A fascinating side project visualizing millions of data points using Datashader
Below is the link to the reference python notebook. https://anaconda.org/jbednar/nyc_taxi/notebook
- After downloading the notebook and reading about the exercise, I downloaded the file with all locations of all NYC taxi pickups and dropoffs from the month of March 2016 from the below link. It had over 12 million entries. http://www.nyc.gov/html/tlc/html/about/trip_record_data.shtml
- Few columns from the original file were imported into a dataframe using pandas module. Initially, there were only latitude and longitude columns in it as shown below.
- To map the co-ordinate information in a map, I had to convert latitude and longitude to web Mercator co-ordinates (used in google maps and other web applications). This turned out to be a time-consuming endeavor as there are many confusing co-ordinate systems. I had to create a user-defined function, after filtering out the null values in the data. Math turned out to be best package for this job as other packages such as pyproj and utm took hours to process 12 million entries. This piece of code was missing in the original notebook.
Scatterplots explored are -
- 1000-point scatterplot - It was interesting plotting with 1000 datapoints in the sample.

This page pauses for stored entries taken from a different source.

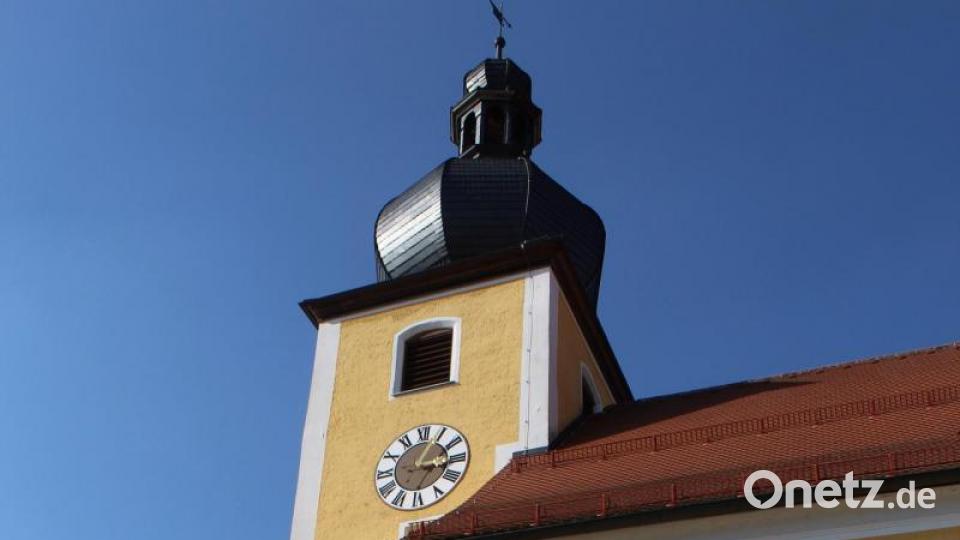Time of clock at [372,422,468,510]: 3:04
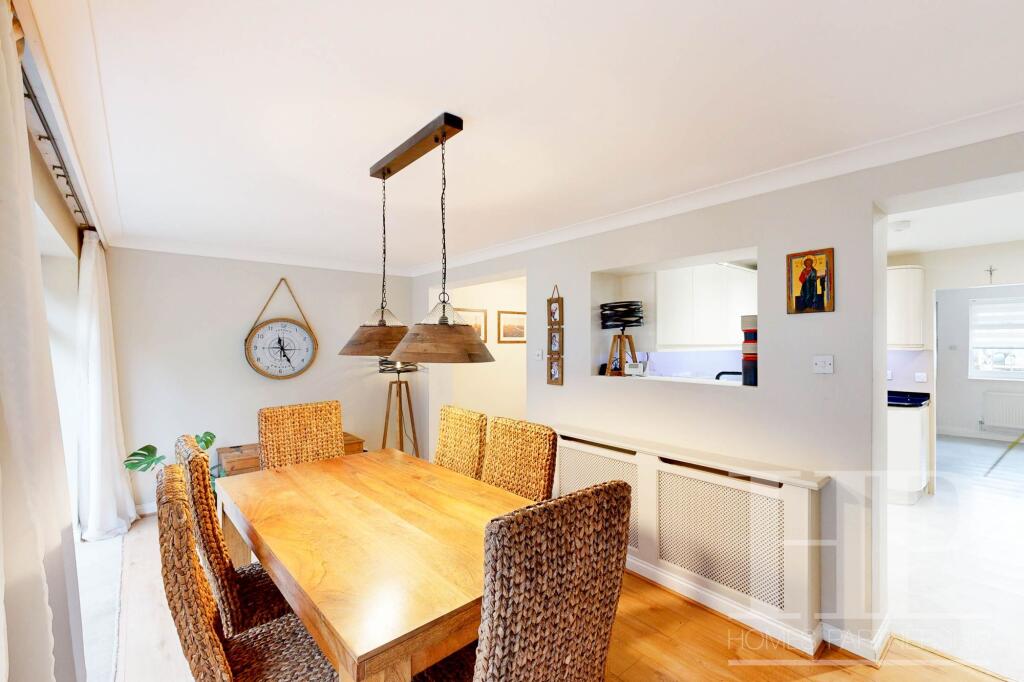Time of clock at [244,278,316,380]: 11:24
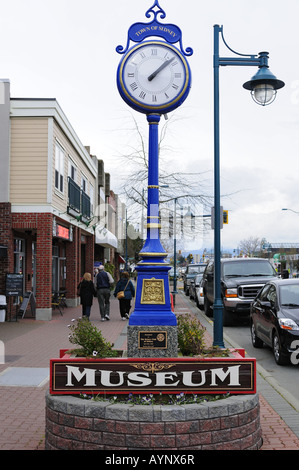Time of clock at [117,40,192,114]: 1:07
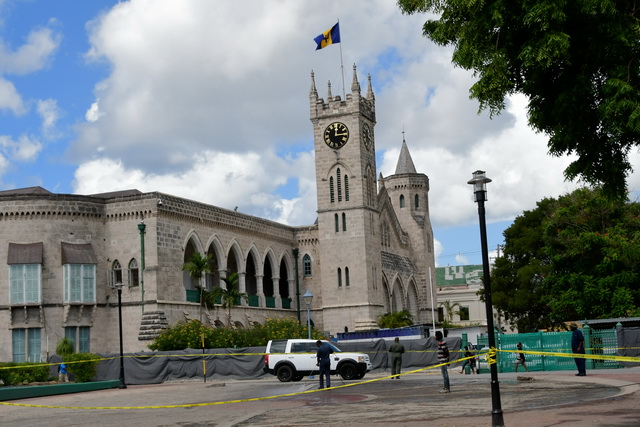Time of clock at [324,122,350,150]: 12:14
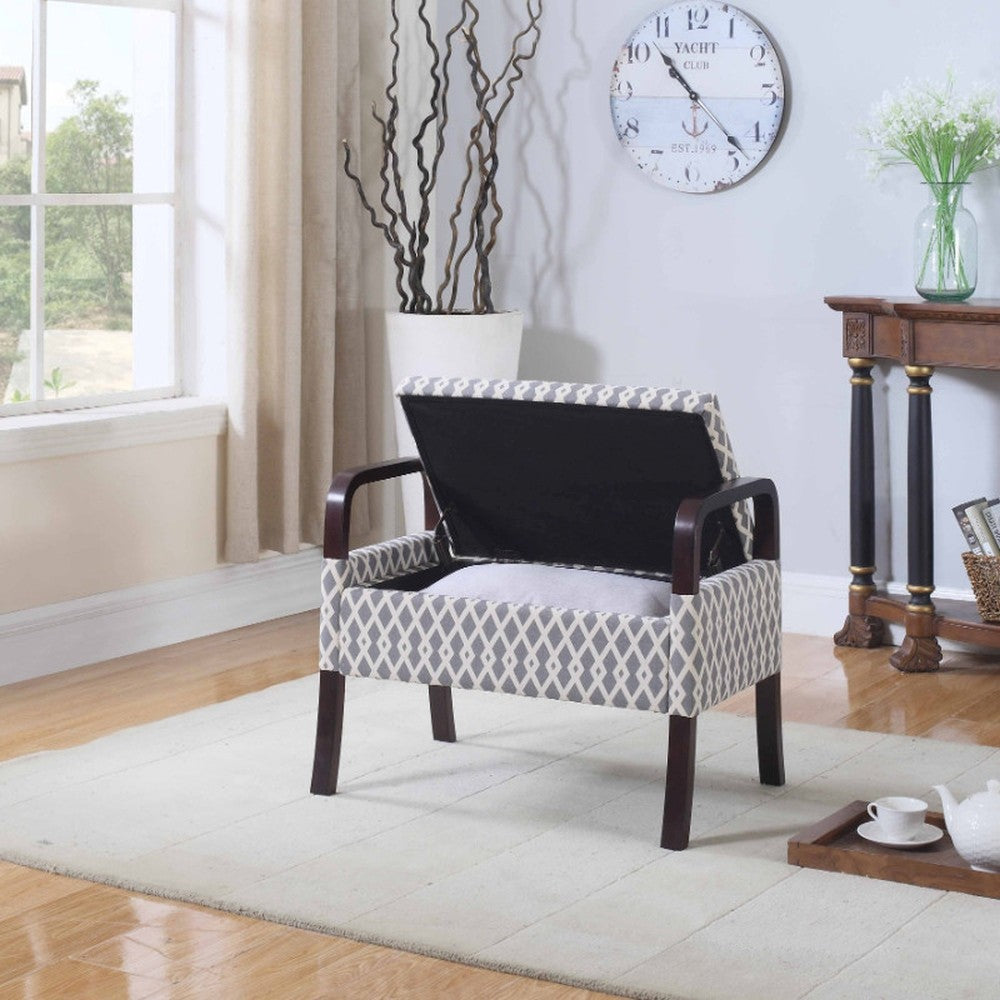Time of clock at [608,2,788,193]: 10:22
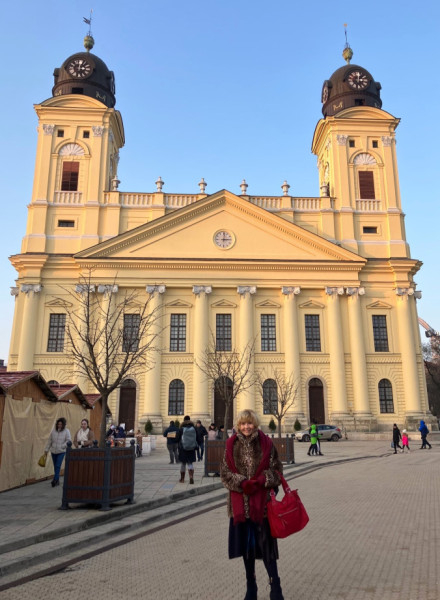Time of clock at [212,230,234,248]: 3:01
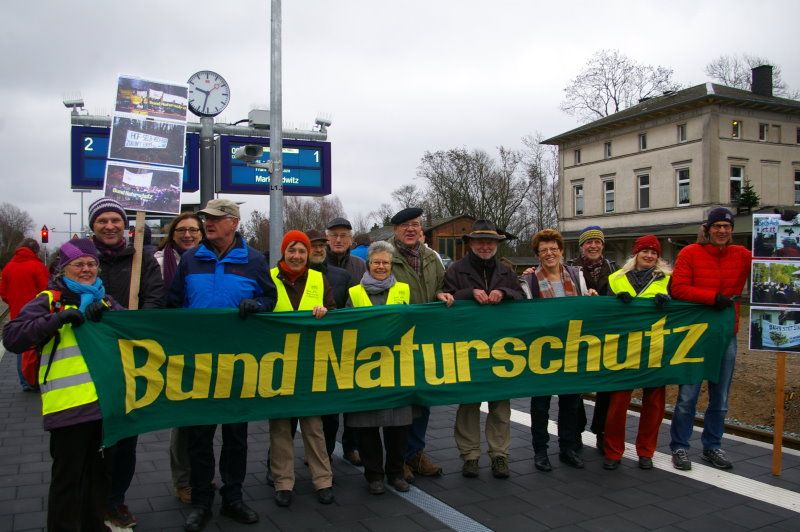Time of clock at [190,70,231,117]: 9:32
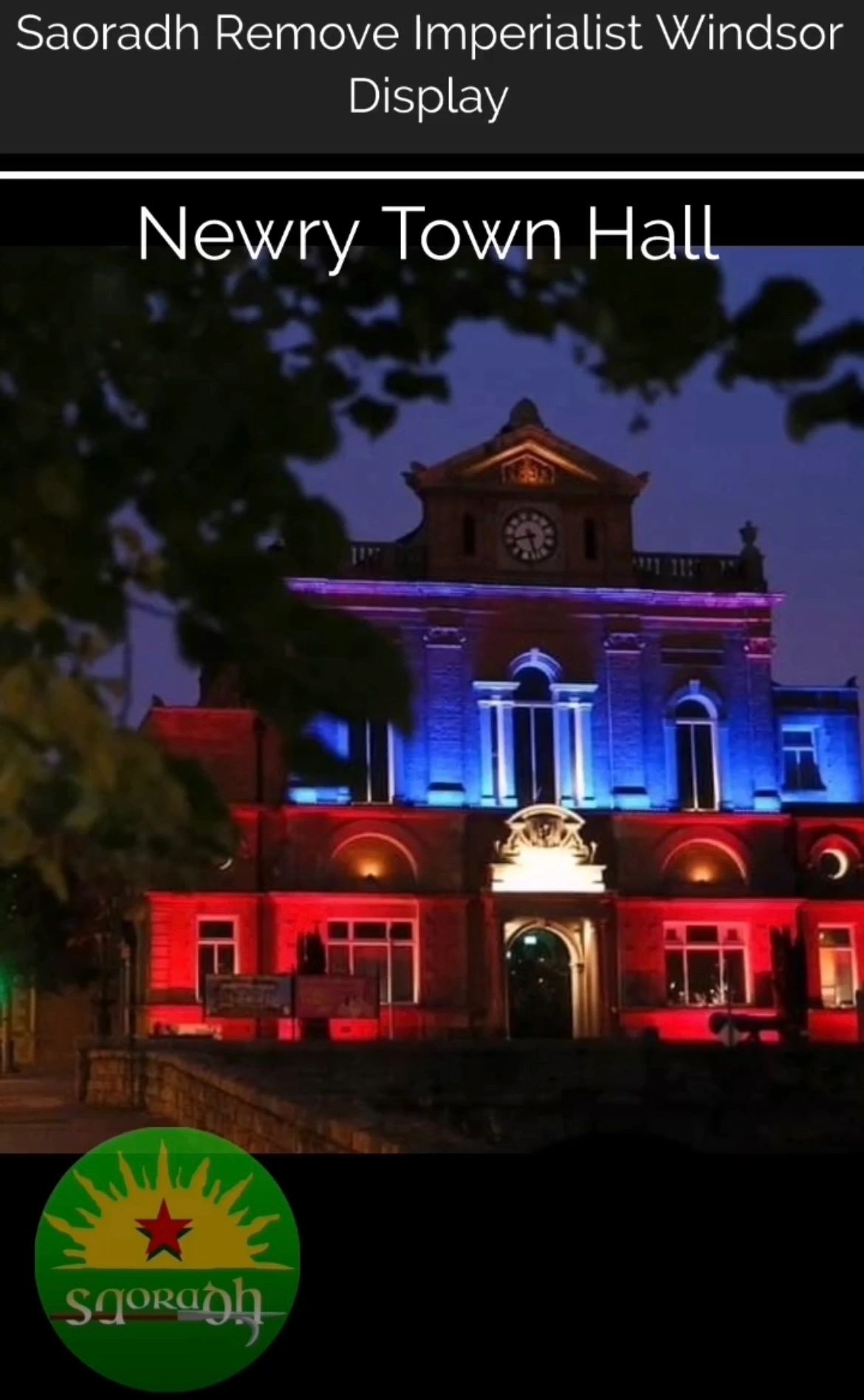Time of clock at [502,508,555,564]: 8:27
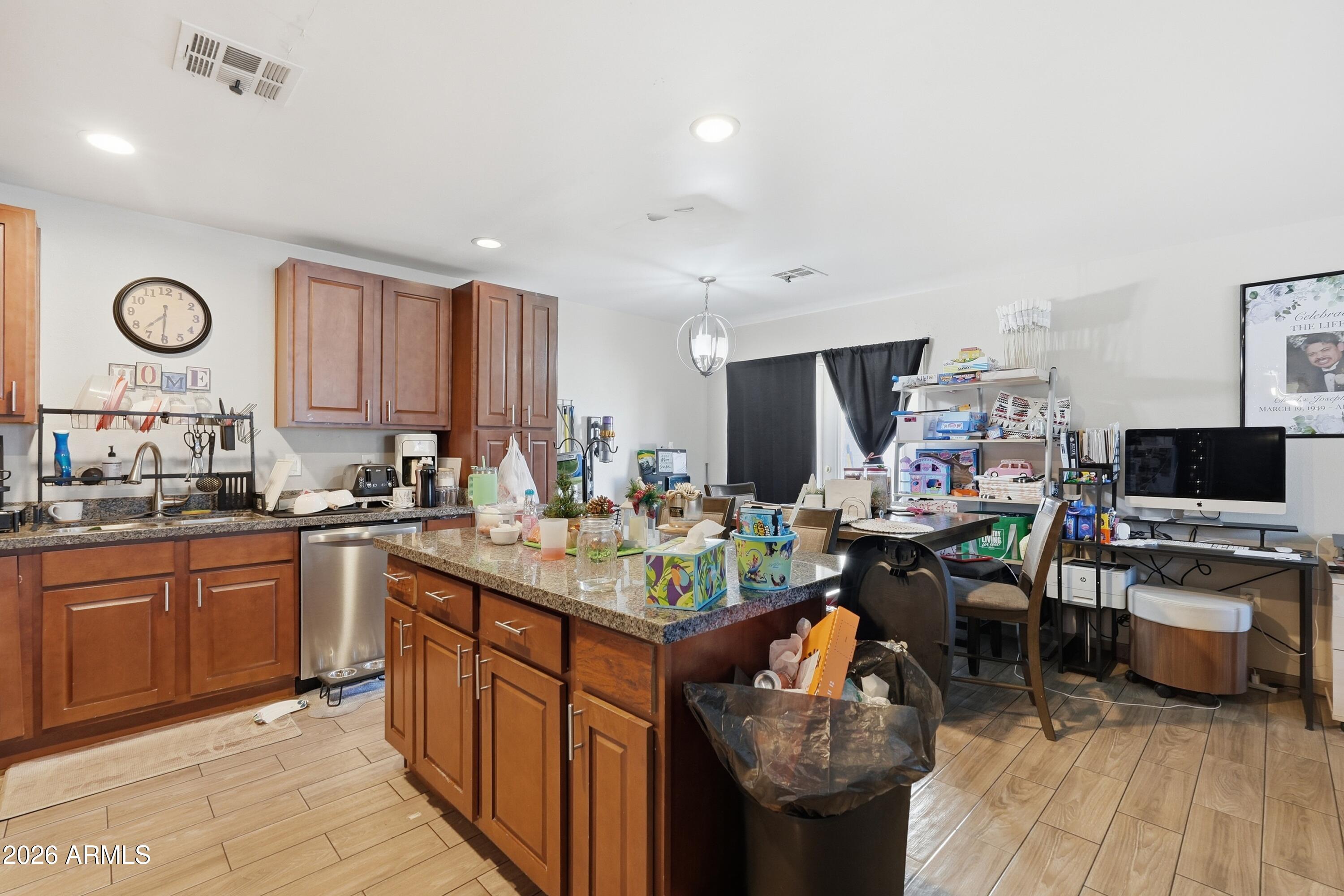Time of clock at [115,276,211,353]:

As only 0.000083 %of the data from 12 million entries were represented, it lead to a phenomenon called undersampling shown in Figure (a). *10,000-point scatterplot – lead to a phenomenon called over-sampling and it was hard to view along with the map.
- 100,000-point scatterplot – lead to saturation as the points became tiny and visible at popular locations.
- 10 million-point datashaded plots - with datashader, there comes features such as auto-ranging and we can plot large datasets without over-sampling, undersampling or saturation. Below are some of the plots of 10 million datapoints with varying range and parameters. They are generated in few seconds.
Interactive datashaded plots – Here is the unveiling of the full strength of datashader. It is interactive showing the different levels of the large dataset. It reveals local structures that are invisible through global view. Furthermore, it performs automatic operations and auto-ranging and optimates our output. We can further customize the plot by inserting Bokeh tile- STAMEN_TERRAIN (apparently by Stamen design) that inserts a map of the area under study / visualization. There were several errors during these steps due to an empty array passed from the aggregate parameter. Turned out to be incorrect x and y range in the plot definition. The final plot looks surreal and beautiful. The interactive features of bokeh and datashader can be used to view local structures. Even though the timing of the trip is color-coded (example: red at night, blue in the evening), there are busy hours that stand-out.